### TASK
It is required that all of the data be written out exactly.

### SUPPLIED MATERIAL
************

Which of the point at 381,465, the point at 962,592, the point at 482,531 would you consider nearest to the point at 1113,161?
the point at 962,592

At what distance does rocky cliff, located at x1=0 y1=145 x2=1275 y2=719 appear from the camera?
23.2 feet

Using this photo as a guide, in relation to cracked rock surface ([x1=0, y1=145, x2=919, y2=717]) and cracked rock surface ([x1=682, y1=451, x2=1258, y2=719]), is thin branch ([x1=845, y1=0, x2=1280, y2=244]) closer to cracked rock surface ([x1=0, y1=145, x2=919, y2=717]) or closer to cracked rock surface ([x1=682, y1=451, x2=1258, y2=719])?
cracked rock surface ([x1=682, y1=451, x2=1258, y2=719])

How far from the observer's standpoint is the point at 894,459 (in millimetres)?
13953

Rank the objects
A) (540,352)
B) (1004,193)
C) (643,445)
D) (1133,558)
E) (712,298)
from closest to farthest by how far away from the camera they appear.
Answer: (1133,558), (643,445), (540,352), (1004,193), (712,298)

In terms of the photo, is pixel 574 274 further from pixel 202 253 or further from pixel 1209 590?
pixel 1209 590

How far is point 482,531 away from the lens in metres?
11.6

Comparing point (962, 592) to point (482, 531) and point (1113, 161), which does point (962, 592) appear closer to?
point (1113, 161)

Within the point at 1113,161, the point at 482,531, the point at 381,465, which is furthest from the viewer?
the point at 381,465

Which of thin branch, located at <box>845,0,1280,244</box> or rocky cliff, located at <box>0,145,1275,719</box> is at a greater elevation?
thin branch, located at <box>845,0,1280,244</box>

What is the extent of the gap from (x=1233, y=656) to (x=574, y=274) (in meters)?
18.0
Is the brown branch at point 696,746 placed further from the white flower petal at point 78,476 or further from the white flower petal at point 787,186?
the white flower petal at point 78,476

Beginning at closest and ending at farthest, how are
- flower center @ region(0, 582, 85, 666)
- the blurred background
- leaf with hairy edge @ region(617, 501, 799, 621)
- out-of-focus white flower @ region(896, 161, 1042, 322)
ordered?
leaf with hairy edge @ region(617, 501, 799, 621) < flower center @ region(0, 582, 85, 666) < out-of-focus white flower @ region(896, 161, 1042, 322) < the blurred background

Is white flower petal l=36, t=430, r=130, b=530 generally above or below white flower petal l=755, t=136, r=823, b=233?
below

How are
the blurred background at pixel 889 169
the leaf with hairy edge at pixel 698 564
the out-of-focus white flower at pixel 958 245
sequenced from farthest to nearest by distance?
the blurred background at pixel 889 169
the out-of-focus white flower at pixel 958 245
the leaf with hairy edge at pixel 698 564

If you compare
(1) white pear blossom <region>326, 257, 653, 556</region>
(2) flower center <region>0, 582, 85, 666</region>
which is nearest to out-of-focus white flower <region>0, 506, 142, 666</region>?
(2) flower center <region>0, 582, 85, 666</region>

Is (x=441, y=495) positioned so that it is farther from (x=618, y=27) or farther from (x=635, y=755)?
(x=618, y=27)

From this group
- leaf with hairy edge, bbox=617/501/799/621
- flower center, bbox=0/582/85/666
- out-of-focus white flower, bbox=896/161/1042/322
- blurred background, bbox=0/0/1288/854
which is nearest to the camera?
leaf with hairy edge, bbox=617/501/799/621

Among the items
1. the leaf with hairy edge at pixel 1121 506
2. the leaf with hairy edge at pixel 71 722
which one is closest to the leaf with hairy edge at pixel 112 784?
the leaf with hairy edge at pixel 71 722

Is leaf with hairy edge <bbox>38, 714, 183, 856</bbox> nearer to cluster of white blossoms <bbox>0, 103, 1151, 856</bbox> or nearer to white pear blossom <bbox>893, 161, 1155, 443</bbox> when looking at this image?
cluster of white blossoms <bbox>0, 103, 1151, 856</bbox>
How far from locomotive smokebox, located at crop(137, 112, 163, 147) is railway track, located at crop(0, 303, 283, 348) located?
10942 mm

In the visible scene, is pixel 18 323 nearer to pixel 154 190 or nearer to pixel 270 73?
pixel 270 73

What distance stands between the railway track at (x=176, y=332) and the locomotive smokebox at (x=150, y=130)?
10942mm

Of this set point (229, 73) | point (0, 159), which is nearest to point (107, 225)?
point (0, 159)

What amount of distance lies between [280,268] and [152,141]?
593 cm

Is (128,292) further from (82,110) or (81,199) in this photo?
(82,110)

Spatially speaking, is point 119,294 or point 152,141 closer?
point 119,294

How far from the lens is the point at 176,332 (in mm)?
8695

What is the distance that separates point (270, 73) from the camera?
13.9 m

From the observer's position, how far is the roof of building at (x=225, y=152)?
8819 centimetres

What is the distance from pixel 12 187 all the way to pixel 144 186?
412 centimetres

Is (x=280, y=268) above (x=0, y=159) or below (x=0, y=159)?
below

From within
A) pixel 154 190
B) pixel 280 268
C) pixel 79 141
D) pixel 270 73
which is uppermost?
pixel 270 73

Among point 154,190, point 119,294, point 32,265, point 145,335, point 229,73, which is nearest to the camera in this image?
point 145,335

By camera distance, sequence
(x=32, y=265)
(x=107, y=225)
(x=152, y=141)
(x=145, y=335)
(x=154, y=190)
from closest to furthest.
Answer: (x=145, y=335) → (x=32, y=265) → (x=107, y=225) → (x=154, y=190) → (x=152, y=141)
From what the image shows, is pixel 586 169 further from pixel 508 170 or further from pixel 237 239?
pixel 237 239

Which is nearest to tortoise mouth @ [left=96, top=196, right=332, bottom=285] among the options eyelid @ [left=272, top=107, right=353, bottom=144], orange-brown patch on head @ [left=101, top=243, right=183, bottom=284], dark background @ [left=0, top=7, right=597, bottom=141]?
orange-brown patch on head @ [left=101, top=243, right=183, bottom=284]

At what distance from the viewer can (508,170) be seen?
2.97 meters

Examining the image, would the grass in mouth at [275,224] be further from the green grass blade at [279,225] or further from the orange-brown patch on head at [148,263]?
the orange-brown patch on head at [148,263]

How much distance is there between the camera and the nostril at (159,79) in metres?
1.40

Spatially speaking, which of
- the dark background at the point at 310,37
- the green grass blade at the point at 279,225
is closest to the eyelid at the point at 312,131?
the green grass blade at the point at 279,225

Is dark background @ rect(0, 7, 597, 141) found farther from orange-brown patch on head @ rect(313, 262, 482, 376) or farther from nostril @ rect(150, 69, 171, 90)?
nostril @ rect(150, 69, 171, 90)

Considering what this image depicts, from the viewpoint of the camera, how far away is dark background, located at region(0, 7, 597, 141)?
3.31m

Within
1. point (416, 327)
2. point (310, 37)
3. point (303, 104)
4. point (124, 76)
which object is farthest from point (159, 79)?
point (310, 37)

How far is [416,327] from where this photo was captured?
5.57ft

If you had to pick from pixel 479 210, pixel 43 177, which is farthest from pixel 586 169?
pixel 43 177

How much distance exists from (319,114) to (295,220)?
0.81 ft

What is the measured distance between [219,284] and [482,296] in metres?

************

### SOLUTION BELOW
Which of the point at 381,465, the point at 962,592, the point at 482,531 would you consider nearest to the point at 1113,161?
the point at 962,592

At what distance does rocky cliff, located at x1=0 y1=145 x2=1275 y2=719 appear from the camera?
23.2 feet

Using this photo as a guide, in relation to cracked rock surface ([x1=0, y1=145, x2=919, y2=717]) and cracked rock surface ([x1=682, y1=451, x2=1258, y2=719]), is thin branch ([x1=845, y1=0, x2=1280, y2=244]) closer to cracked rock surface ([x1=0, y1=145, x2=919, y2=717]) or closer to cracked rock surface ([x1=682, y1=451, x2=1258, y2=719])?
cracked rock surface ([x1=682, y1=451, x2=1258, y2=719])

How far from the observer's standpoint is the point at 894,459 (in millimetres)?
13953

Rank the objects
A) (540,352)
B) (1004,193)
C) (643,445)
D) (1133,558)
E) (712,298)
from closest to farthest by how far away from the camera they appear.
Answer: (1133,558), (643,445), (540,352), (1004,193), (712,298)

In terms of the photo, is pixel 574 274 further from pixel 202 253 or further from pixel 1209 590?
pixel 1209 590

How far is point 482,531 away from the lens in metres?
11.6

Comparing point (962, 592) to point (482, 531) and point (1113, 161), which does point (962, 592) appear closer to?
point (1113, 161)

Within the point at 1113,161, the point at 482,531, the point at 381,465, which is furthest from the viewer?
the point at 381,465

Which of thin branch, located at <box>845,0,1280,244</box> or rocky cliff, located at <box>0,145,1275,719</box> is at a greater elevation?
thin branch, located at <box>845,0,1280,244</box>

What is the extent of the gap from (x=1233, y=656) to (x=574, y=274) (in meters)?
18.0
Is the brown branch at point 696,746 placed further from the white flower petal at point 78,476 or further from the white flower petal at point 787,186?
the white flower petal at point 78,476

Beginning at closest and ending at farthest, how are
- flower center @ region(0, 582, 85, 666)
- the blurred background
- leaf with hairy edge @ region(617, 501, 799, 621)
- out-of-focus white flower @ region(896, 161, 1042, 322)
ordered?
leaf with hairy edge @ region(617, 501, 799, 621) < flower center @ region(0, 582, 85, 666) < out-of-focus white flower @ region(896, 161, 1042, 322) < the blurred background

Is white flower petal l=36, t=430, r=130, b=530 generally above or below white flower petal l=755, t=136, r=823, b=233?
below

How are
the blurred background at pixel 889 169
the leaf with hairy edge at pixel 698 564
the out-of-focus white flower at pixel 958 245
sequenced from farthest to nearest by distance?
the blurred background at pixel 889 169
the out-of-focus white flower at pixel 958 245
the leaf with hairy edge at pixel 698 564

If you compare
(1) white pear blossom <region>326, 257, 653, 556</region>
(2) flower center <region>0, 582, 85, 666</region>
which is nearest to out-of-focus white flower <region>0, 506, 142, 666</region>?
(2) flower center <region>0, 582, 85, 666</region>

Is (x=441, y=495) positioned so that it is farther from (x=618, y=27) or farther from (x=635, y=755)?
(x=618, y=27)

From this group
- leaf with hairy edge, bbox=617/501/799/621
- flower center, bbox=0/582/85/666
- out-of-focus white flower, bbox=896/161/1042/322
- blurred background, bbox=0/0/1288/854
which is nearest to the camera?
leaf with hairy edge, bbox=617/501/799/621

Among the items
1. the leaf with hairy edge at pixel 1121 506
2. the leaf with hairy edge at pixel 71 722
which one is closest to the leaf with hairy edge at pixel 112 784?
the leaf with hairy edge at pixel 71 722

Is leaf with hairy edge <bbox>38, 714, 183, 856</bbox> nearer to cluster of white blossoms <bbox>0, 103, 1151, 856</bbox> or nearer to white pear blossom <bbox>893, 161, 1155, 443</bbox> when looking at this image?
cluster of white blossoms <bbox>0, 103, 1151, 856</bbox>
How far from locomotive smokebox, located at crop(137, 112, 163, 147) is railway track, located at crop(0, 303, 283, 348) located?
10942 mm

In the visible scene, is pixel 18 323 nearer to pixel 154 190 or nearer to pixel 270 73?
pixel 270 73

What distance stands between the railway track at (x=176, y=332) and the locomotive smokebox at (x=150, y=130)?
10942mm

Of this set point (229, 73) | point (0, 159), which is nearest to point (107, 225)?
point (0, 159)

What amount of distance lies between [280,268] and [152,141]?
593 cm

Is (128,292) further from (82,110) or (81,199) in this photo?
(82,110)

Spatially speaking, is point 119,294 or point 152,141 closer?
point 119,294

How far from the lens is the point at 176,332 (in mm)?
8695

What is the distance that separates point (270, 73) from the camera?
13.9 m

From the observer's position, how far is the roof of building at (x=225, y=152)?
8819 centimetres

What is the distance from pixel 12 187 all the way to pixel 144 186?
412 centimetres

Is (x=280, y=268) above (x=0, y=159) or below (x=0, y=159)?
below

From within
A) pixel 154 190
B) pixel 280 268
C) pixel 79 141
D) pixel 270 73
which is uppermost?
pixel 270 73

Among point 154,190, point 119,294, point 32,265, point 145,335, point 229,73, which is nearest to the camera in this image?
point 145,335

By camera distance, sequence
(x=32, y=265)
(x=107, y=225)
(x=152, y=141)
(x=145, y=335)
(x=154, y=190)
from closest to furthest.
Answer: (x=145, y=335) → (x=32, y=265) → (x=107, y=225) → (x=154, y=190) → (x=152, y=141)
From what the image shows, is pixel 586 169 further from pixel 508 170 or further from pixel 237 239?
pixel 237 239

Which is nearest to tortoise mouth @ [left=96, top=196, right=332, bottom=285] among the options eyelid @ [left=272, top=107, right=353, bottom=144], orange-brown patch on head @ [left=101, top=243, right=183, bottom=284], dark background @ [left=0, top=7, right=597, bottom=141]?
orange-brown patch on head @ [left=101, top=243, right=183, bottom=284]

At what distance from the viewer can (508,170) be seen?
2.97 meters

Examining the image, would the grass in mouth at [275,224] be further from the green grass blade at [279,225] or further from the orange-brown patch on head at [148,263]?
the orange-brown patch on head at [148,263]

How much distance is there between the camera and the nostril at (159,79) in metres?
1.40

Spatially speaking, which of
- the dark background at the point at 310,37
- the green grass blade at the point at 279,225
is closest to the eyelid at the point at 312,131?
the green grass blade at the point at 279,225

Is dark background @ rect(0, 7, 597, 141) found farther from orange-brown patch on head @ rect(313, 262, 482, 376) or farther from nostril @ rect(150, 69, 171, 90)?
nostril @ rect(150, 69, 171, 90)

Considering what this image depicts, from the viewpoint of the camera, how far away is dark background, located at region(0, 7, 597, 141)?
3.31m

Within
1. point (416, 327)
2. point (310, 37)
3. point (303, 104)
4. point (124, 76)
which object is farthest from point (159, 79)?
point (310, 37)

How far is [416,327] from where this photo was captured?
5.57ft

If you had to pick from pixel 479 210, pixel 43 177, which is farthest from pixel 586 169?
pixel 43 177

How much distance exists from (319,114) to (295,220)?
0.81 ft

What is the measured distance between [219,284] and [482,296] in metres?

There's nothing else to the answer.